何韵在海雅百货日用品区拿起了一双要价二十九块的银灰色男式拖鞋,自己脱了鞋试试,感
觉很舒服,想了想曾家远那经年历月麻木不仁的脸,又把拖鞋放回到商品柜上,拿起旁边的
一双仅售九块八的特价拖鞋放进购物车,走到果蔬区,经过细心对比和斟酌,买了十几块钱
的菜蔬准备明天晚餐用的,拎着一袋东西正准备回家,突然收到李钊的电话,电话里的声音
很急,但意思弄明白了个大概,那就是他受伤了,银行卡被ATM机给吞了,没钱进医院。
何韵也着急,一来急对方的伤情,二来急钱的事,三来急曾家远,犹豫了一会儿,冲回家
里,曾家远歪躺在沙发上打着呼噜,也管不了那么多了,把买回的东西放归各自的去处,咬
咬牙从衣柜最底层摸出建行卡,也没跟曾家远说一句——其实说与不说毫无意义,反正他跟
个活死人差不多,又冲了出去,在自动柜员取了三千块钱,记不得节约的事了,打的直奔李
钊所说的医院。
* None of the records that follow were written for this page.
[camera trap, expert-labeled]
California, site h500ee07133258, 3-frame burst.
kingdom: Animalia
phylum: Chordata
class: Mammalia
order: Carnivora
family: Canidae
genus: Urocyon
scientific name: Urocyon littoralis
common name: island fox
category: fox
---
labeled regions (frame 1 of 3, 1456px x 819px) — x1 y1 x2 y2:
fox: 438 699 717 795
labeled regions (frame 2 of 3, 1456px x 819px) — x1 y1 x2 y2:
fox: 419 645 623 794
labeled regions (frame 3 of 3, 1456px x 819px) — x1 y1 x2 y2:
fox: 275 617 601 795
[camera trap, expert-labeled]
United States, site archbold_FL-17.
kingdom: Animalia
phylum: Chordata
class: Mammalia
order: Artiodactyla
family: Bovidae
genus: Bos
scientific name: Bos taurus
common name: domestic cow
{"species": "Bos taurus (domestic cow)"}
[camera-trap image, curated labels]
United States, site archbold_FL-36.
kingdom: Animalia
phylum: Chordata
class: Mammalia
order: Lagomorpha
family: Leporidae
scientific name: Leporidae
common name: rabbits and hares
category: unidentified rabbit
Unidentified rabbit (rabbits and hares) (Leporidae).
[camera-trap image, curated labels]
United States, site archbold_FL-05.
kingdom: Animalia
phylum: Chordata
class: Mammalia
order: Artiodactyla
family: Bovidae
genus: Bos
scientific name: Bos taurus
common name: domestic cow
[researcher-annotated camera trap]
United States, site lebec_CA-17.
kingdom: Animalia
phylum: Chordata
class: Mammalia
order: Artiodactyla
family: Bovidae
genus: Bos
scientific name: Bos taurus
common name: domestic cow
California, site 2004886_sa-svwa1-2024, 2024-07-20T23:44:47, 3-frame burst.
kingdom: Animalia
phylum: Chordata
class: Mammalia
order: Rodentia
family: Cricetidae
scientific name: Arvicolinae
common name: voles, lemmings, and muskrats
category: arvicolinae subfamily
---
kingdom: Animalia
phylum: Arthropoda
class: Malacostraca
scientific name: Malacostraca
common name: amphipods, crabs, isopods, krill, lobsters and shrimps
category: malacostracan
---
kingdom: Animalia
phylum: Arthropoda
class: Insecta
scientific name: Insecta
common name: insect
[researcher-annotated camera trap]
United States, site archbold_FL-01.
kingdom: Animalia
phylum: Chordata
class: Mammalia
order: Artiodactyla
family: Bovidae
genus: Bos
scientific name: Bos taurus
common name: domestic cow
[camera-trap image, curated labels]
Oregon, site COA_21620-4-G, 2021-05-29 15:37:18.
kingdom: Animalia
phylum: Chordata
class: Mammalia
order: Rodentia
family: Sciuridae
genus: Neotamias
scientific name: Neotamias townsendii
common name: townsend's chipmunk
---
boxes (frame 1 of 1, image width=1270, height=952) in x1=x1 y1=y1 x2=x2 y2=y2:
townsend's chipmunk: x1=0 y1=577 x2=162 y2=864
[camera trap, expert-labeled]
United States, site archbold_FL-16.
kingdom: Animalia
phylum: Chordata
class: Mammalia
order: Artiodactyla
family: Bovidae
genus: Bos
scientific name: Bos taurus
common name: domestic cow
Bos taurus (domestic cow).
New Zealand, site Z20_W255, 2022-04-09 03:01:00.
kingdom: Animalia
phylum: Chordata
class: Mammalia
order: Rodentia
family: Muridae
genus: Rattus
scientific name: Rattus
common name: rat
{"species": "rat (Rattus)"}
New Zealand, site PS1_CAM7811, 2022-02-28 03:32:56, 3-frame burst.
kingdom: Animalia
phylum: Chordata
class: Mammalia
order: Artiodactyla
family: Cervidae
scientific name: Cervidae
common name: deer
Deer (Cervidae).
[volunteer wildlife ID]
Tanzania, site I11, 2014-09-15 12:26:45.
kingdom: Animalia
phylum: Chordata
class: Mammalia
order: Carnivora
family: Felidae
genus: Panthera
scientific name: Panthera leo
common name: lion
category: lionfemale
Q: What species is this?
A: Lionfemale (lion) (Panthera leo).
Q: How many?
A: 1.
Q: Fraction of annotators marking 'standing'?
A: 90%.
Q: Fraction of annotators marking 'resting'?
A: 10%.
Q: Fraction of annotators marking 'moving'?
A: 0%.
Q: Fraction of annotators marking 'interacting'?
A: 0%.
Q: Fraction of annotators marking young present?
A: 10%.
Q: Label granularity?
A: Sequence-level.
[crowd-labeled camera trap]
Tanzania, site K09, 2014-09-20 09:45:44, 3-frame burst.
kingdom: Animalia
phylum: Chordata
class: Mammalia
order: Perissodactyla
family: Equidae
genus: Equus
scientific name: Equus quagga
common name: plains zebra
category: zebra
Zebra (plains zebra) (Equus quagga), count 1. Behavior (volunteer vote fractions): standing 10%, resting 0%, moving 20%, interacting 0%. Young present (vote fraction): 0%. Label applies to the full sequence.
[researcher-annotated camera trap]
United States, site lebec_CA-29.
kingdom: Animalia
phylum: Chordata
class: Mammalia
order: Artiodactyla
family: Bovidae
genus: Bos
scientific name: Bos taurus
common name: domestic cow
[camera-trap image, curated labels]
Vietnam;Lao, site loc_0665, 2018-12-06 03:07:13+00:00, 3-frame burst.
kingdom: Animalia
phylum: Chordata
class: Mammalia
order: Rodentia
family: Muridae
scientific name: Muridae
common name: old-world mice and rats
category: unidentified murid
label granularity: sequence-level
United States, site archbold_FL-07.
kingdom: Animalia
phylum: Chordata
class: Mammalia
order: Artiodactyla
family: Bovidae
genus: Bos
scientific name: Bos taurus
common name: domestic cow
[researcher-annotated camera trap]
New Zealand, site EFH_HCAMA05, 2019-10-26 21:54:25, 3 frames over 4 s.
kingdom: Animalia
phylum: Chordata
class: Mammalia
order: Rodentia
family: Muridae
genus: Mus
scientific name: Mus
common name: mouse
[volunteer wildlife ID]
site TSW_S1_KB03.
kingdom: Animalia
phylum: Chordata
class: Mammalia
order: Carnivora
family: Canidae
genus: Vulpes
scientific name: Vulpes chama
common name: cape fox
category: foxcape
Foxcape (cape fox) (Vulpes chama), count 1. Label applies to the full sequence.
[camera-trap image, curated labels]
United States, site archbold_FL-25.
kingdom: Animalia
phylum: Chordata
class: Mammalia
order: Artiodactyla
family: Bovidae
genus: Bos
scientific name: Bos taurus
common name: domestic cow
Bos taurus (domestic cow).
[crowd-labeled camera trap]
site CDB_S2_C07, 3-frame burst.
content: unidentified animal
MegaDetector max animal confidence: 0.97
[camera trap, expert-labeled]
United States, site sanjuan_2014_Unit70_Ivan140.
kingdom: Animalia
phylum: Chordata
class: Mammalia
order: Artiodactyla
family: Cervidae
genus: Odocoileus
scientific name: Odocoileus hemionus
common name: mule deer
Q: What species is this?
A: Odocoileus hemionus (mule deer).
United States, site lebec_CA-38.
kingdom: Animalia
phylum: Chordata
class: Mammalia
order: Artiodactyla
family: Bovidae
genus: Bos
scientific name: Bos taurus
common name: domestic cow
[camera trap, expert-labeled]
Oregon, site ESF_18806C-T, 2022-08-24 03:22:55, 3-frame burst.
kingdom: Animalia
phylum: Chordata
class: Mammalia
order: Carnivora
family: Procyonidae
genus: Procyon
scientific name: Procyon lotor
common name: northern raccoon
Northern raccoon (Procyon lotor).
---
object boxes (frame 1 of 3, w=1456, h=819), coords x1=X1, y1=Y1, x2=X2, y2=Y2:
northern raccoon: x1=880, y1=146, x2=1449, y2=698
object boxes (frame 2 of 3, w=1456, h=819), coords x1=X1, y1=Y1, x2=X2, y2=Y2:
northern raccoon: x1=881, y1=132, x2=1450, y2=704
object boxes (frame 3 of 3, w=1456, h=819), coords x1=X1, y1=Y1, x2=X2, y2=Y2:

猛一看,何韵吓一跳,李钊被打成个变形金刚似的瘫坐在候诊室的一张椅子
上,再细瞧瞧,才知道伤势不很重,腿有点跛,额头打破了得缝几针,嘴唇肿起来象猪八
戒,说话乌噜乌噜的,何韵看他这副惨样,又想笑又心疼,清洗外伤缝好了针差不多弄消停
了,也弄明白整件事。
原来李钊在一家大型商场客服部工作,专管投诉的,商场打出的招牌广告是——不问理由,
不满意三十天全额退款。
天下哪有这么好的事?所说的“不问理由”是商家设的一个“引君入瓮”的陷阱而已,商场
的“最终解释权”把任何一个想退货的顾客都解释回去了。这几天他接待了一肥硕的女人,
是关于一只价值八千多带喇叭的进口DVD机的事,胖女人买了电器后用了半个月,不满意回
商场要求退货,李钊代表商场的立场阐明此事以及种种不可能退的理由,胖女人连来几天交
涉无果,把怒气全洒到李钊身上,找了几个小流氓把他修理了一顿,这事还真是倒霉,怎么
样也算不上“因公负伤”,商场方面可能会给你个“办事不力”的理由而炒你鱿鱼,找那些
小流氓?趁早拉倒,再被他们修理的可能性更大一些,两个人唉声叹气地说着,又心疼又肉
疼又钱疼却又无可奈何。
“你说这钱李钊会还给我吗?”过了几天,何韵在电话里充满希望地问刘雪婷,其实答案是
不言而喻的。
“你都把自己送上他的床了,象夫妻样过起了小日子,还奢望人家还你三千块钱?你也太可
笑幼稚了吧?”刘雪婷毫不留情地说。
可是?
“别可是了,三千块钱也不是什么大数目,养个小白脸这点血也不舍得放你养什么养啊?不
如去养头猪算了,不仅不需要花钱进医院,过年还可以杀猪肉卖钱……”刘雪婷打趣道。
“小白脸?!”听到刘雪婷说到这个词,何韵一下子呆了。